DATA TO PROCESS |
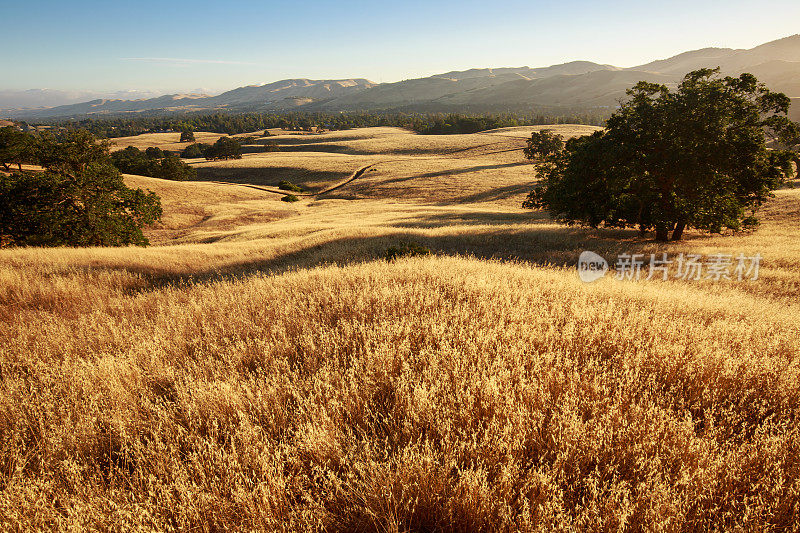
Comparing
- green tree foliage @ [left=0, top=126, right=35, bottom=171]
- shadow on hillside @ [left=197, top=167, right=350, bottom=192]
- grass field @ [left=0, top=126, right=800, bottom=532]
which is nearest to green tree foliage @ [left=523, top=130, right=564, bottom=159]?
shadow on hillside @ [left=197, top=167, right=350, bottom=192]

TASK STATEMENT | Please pick out every row above that contains the word "tree". Case counts.

OUTPUT OF THE EXERCISE |
- green tree foliage @ [left=0, top=126, right=35, bottom=171]
which is nearest to green tree foliage @ [left=523, top=130, right=564, bottom=159]?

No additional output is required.